> _Exercise_:
Read the lines below, and copy any that contain the string "visibility".

Dataset entries
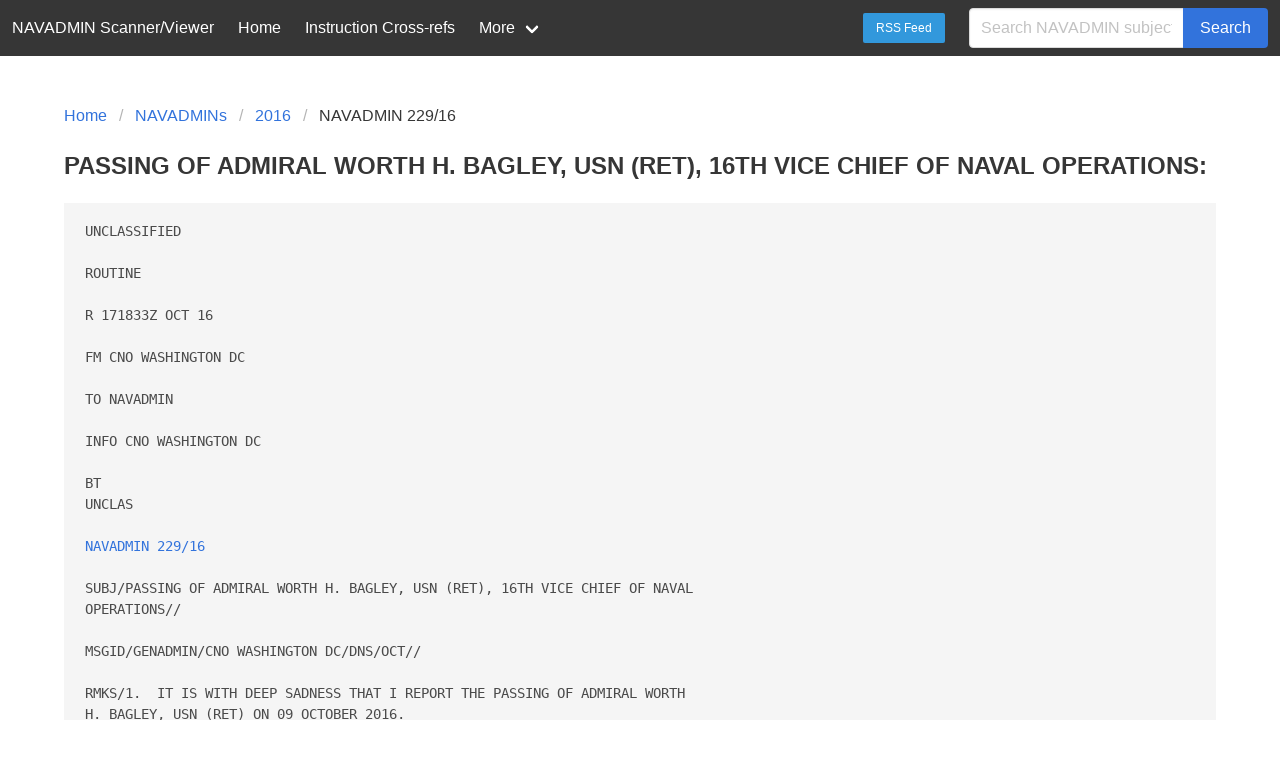

--- FILE ---
content_type: text/html;charset=UTF-8
request_url: http://navadmin-viewer.fly.dev/NAVADMIN/229/16
body_size: 2930
content:
<!DOCTYPE html>
<html>
  <head>
    <meta charset="utf-8">
    <meta name="viewport" content="width=device-width, initial-scale=1">
    <title>PASSING OF ADMIRAL WORTH H. BAGLEY, USN (RET), 16TH VICE CHIEF OF NAVAL  OPERATIONS</title>
    <link rel="stylesheet" href="/css/bulma.css">
    <link rel="icon" href="/img/Nautical_star.svg">
        <meta property="og:title" content="NAVADMIN 229/16" />
    <meta property="og:type" content="website" />
    <meta property="og:image" content="/img/social-graph-logo.png" />
    <meta property="og:image:type" content="image/png" />
    <meta property="og:image:width" content="961" />
    <meta property="og:image:height" content="482" />
    <meta property="og:image:alt" content="Picture of title page of 1913 series Navy General Orders" />
    <meta property="og:url" content="http://navadmin-viewer.fly.dev/NAVADMIN/229/16" />
    <meta property="og:description" content="PASSING OF ADMIRAL WORTH H. BAGLEY, USN (RET), 16TH VICE CHIEF OF NAVAL  OPERATIONS" />
    <meta property="og:locale" content="en_US" />
    <meta property="og:site_name" content="NAVADMIN Scanner/Viewer (Unofficial)" />

    <style>
    body {
      display: flex;
      min-height: 100vh;
      flex-direction: column;
    }

    .section {
      flex: 1; /* Fill up all space before footer to force footer to end */
    }
    </style>
  </head>
  <body>
  <nav class="navbar is-dark" role="navigation" aria-label="main navigation">
    <div class="navbar-brand">
      <span class="navbar-item">NAVADMIN Scanner/Viewer</span>

      <a role="button" class="navbar-burger burger" aria-label="menu" aria-expanded="false" data-target="navbarMenu">
        <span aria-hidden="true"></span>
        <span aria-hidden="true"></span>
        <span aria-hidden="true"></span>
      </a>
    </div>

    <!-- By default, does not show on mobile. Javascript to toggle visibility contained below. -->
    <div id="navbarMenu" class="navbar-menu">
      <div class="navbar-start">
        <a href="/" class="navbar-item">Home</a>

        <a href="/known_instructions" class="navbar-item">Instruction Cross-refs</a>

        <div class="navbar-item has-dropdown is-hoverable">
          <a class="navbar-link">
            More
          </a>

          <div class="navbar-dropdown">
            <a class="navbar-item" href="https://github.com/mpyne-navy/navadmin-scanner">
                Github
            </a>
            <!--
            <a class="navbar-item">
              Contact
            </a>
            -->
            <hr class="navbar-divider">
            <a class="navbar-item" href="/about">
              About
            </a>
          </div>
        </div>
      </div>

      <div class="navbar-end">
        <div class="navbar-item">
          <p class="control">
            <a class="button is-info is-small" href="/feed">RSS Feed</a>
          </p>
        </div>

        <div class="navbar-item">
          <form action="/NAVADMIN" method="GET">
            <div class="field has-addons">
              <div class="control">
                <input name="q" class="input" type="text" placeholder="Search NAVADMIN subjects...">
              </div>
              <div class="control">
                <button class="button is-link">Search</button>
              </div>
            </div>
          </form>
        </div>
      </div>
    </div>
  </nav>

  <section class="section">
    <div class="container">
      

<nav class="breadcrumb" aria-label="breadcrumbs">
  <ul>
    <li><a href="/">Home</a></li>
    <li><a href="/">NAVADMINs</a></li>
    <li><a href="/by-year/2016">2016</a></li>
    <li class="is-active"><a href="#" aria-content="page">NAVADMIN 229/16</a></li>
  </ul>
</nav>

<div class="content">
<h3 class="title">PASSING OF ADMIRAL WORTH H. BAGLEY, USN (RET), 16TH VICE CHIEF OF NAVAL  OPERATIONS:</h3>


<main>

<pre>UNCLASSIFIED

ROUTINE

R 171833Z OCT 16

FM CNO WASHINGTON DC

TO NAVADMIN

INFO CNO WASHINGTON DC

BT
UNCLAS

<a href="/NAVADMIN/229/16">NAVADMIN 229/16</a>

SUBJ/PASSING OF ADMIRAL WORTH H. BAGLEY, USN (RET), 16TH VICE CHIEF OF NAVAL 
OPERATIONS//

MSGID/GENADMIN/CNO WASHINGTON DC/DNS/OCT//

RMKS/1.  IT IS WITH DEEP SADNESS THAT I REPORT THE PASSING OF ADMIRAL WORTH 
H. BAGLEY, USN (RET) ON 09 OCTOBER 2016.

2.  ADMIRAL BAGLEY SERVED THE NATION, LEADING SAILORS DURING SOME OF OUR 
NATIONS MOST DYNAMIC AND CHALLENGING TIMES.  AN EARLY GRADUATE OF THE NAVAL 
ACADEMY DUE TO WORLD WAR II, HE WAS AN ACCOMPLISHED NAVAL SURFACE WARFARE 
OFFICER, SERVING ONBOARD FIVE DESTROYERS AND A CRUISER.

3.  ADMIRAL BAGLEY SERVED AS EXECUTIVE OFFICER AND NAVIGATOR ABOARD USS LERAY 
WILSON (DE 414) AND AS COMMANDING OFFICER OF USS BRIDGET (DE 1024), USS 
LAWRENCE (DDG 4) AND USS CANBERRA (CA 70).  AS A FLAG OFFICER, HE SERVED AS 
COMMANDER CRUISER-DESTROYER FLOTILLA SEVEN; DIRECTOR OF THE GENERAL PLANNING 
AND PROGRAMMING DIVISION, NAVAL OPERATIONS, NAVY DEPARTMENT; COMMANDER IN 
CHIEF U.S. NAVAL FORCES EUROPE; AND THE 16th VICE CHIEF OF NAVAL OPERATIONS, 
CONCLUDING 29 YEARS OF NAVAL SERVICE.

4.  AS VICE CHIEF OF NAVAL OPERATIONS, HE LED THE NAVY DURING WITHDRAWAL OF 
FORCES FROM VIETNAM, SOVIET EXPANSION AND MODERNIZATION,DEVELOPMENT OF THE 
COMPOSITE WARFARE COMMANDER (CWC) CONCEPT, AND A MYRIAD OF GLOBAL OPERATIONS 
REQUIRING DEPLOYMENT OF FOUR TO FIVE CARRIERS AT ANY GIVEN TIME.  FOR NAVY 
PERSONNEL, HE OVERSAW INITIATIVES TO RESOLVE RACIAL UNREST, THE INTRODUCTION 
OF WOMEN AT SEA, IMPLEMENTATION OF THE NAVY EQUAL OPPORTUNITY MANUAL, AND THE 
NAVYS FIRST AFFIRMATIVE ACTION PLAN.

5.  ADMIRAL BAGLEY IS SURVIVED BY HIS WIFE SIDNEY BAGLEY AND THEIR THREE 
CHILDREN, JONATHAN BAGLEY, JUDITH BAGLEY, AND JEFFREY BAGLEY.
HE WAS A SWOS SWO, A DEDICATED HUSBAND AND FATHER, UNSURPASSED FRIEND AND A 
SHIPMATE WHOSE LIFE AND ACTIONS LEFT AN INDELIBLE MARK ON ALL HE TOUCHED.  
HIS PASSING IS A TREMENDOUS LOSS TO OUR NAVY AND THE SURFACE WARFARE FAMILY.  
WE WILL NEVER FORGET THE LIFE AND HONORABLE SERVICE OF THIS GREAT SPIRITED 
LEADER.

6.  Released by VADM R. L. THOMAS, Director Navy Staff.//

BT
#0001
NNNN
UNCLASSIFIED//
</pre>

</main>

</div>

    </div>
  </section>

  <footer class="footer">
    <div class="content has-text-centered">
      <p>This site is an <strong>UNOFFICIAL</strong> copy of the <a
      href="https://www.mynavyhr.navy.mil/References/Messages/">U.S. Navy NAVADMIN messages site</a>.
      It is intended as a convenience for users but you should confirm from the source reference
      before doing anything important.
    </div>
  </footer>

  <!-- Toggle visibility of mobile menu -->
  <!-- See https://bulma.io/documentation/components/navbar/ -->
  <script>
    document.addEventListener('DOMContentLoaded', () => {
      const $navbarBurgers = Array.prototype.slice.call(document.querySelectorAll('.navbar-burger'), 0);

      $navbarBurgers.forEach(el => {
        el.addEventListener('click', () => {
          const $target = document.getElementById(el.dataset.target);
          el.classList.toggle('is-active');
          $target.classList.toggle('is-active');
        });
      });
    });
  </script>

  </body>
</html>
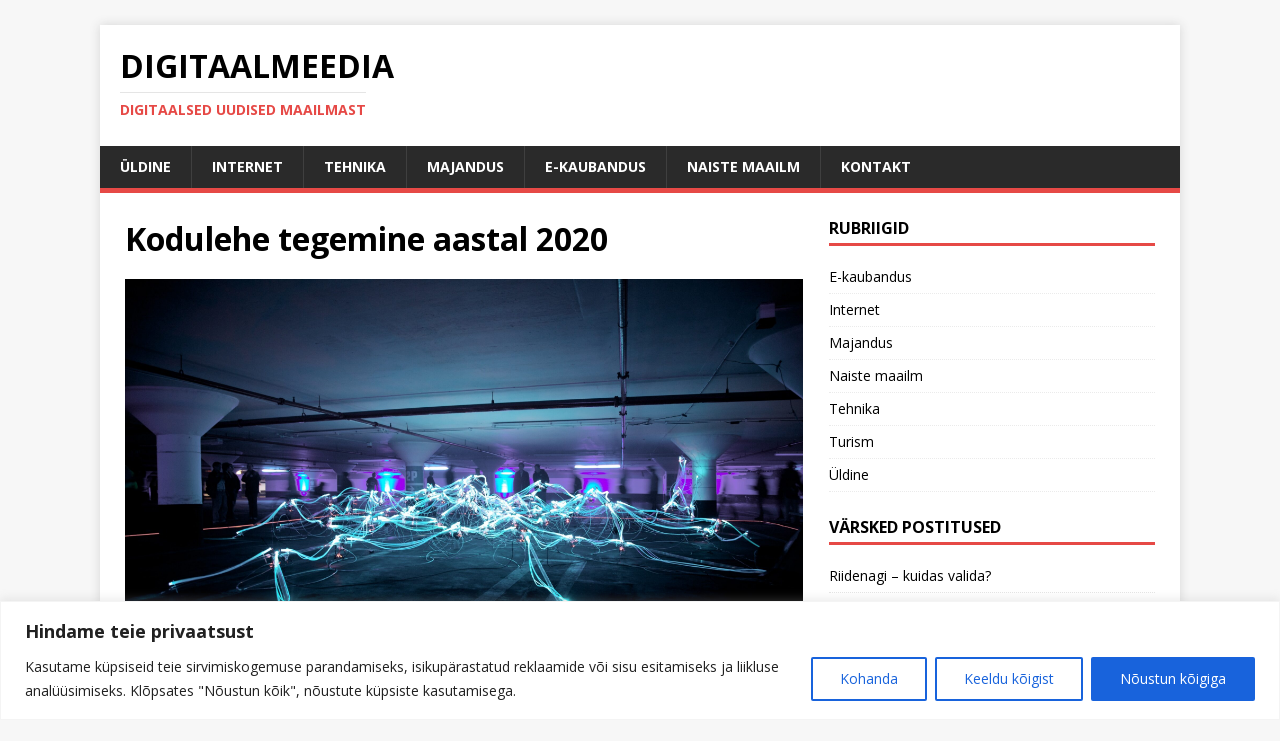

--- FILE ---
content_type: text/html; charset=utf-8
request_url: https://www.google.com/recaptcha/api2/aframe
body_size: 266
content:
<!DOCTYPE HTML><html><head><meta http-equiv="content-type" content="text/html; charset=UTF-8"></head><body><script nonce="uExK7GY7hijlDgA7epmf-Q">/** Anti-fraud and anti-abuse applications only. See google.com/recaptcha */ try{var clients={'sodar':'https://pagead2.googlesyndication.com/pagead/sodar?'};window.addEventListener("message",function(a){try{if(a.source===window.parent){var b=JSON.parse(a.data);var c=clients[b['id']];if(c){var d=document.createElement('img');d.src=c+b['params']+'&rc='+(localStorage.getItem("rc::a")?sessionStorage.getItem("rc::b"):"");window.document.body.appendChild(d);sessionStorage.setItem("rc::e",parseInt(sessionStorage.getItem("rc::e")||0)+1);localStorage.setItem("rc::h",'1769655676747');}}}catch(b){}});window.parent.postMessage("_grecaptcha_ready", "*");}catch(b){}</script></body></html>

> _Expected answer_:
    <!-- By default, does not show on mobile. Javascript to toggle visibility contained below. -->
  <!-- Toggle visibility of mobile menu -->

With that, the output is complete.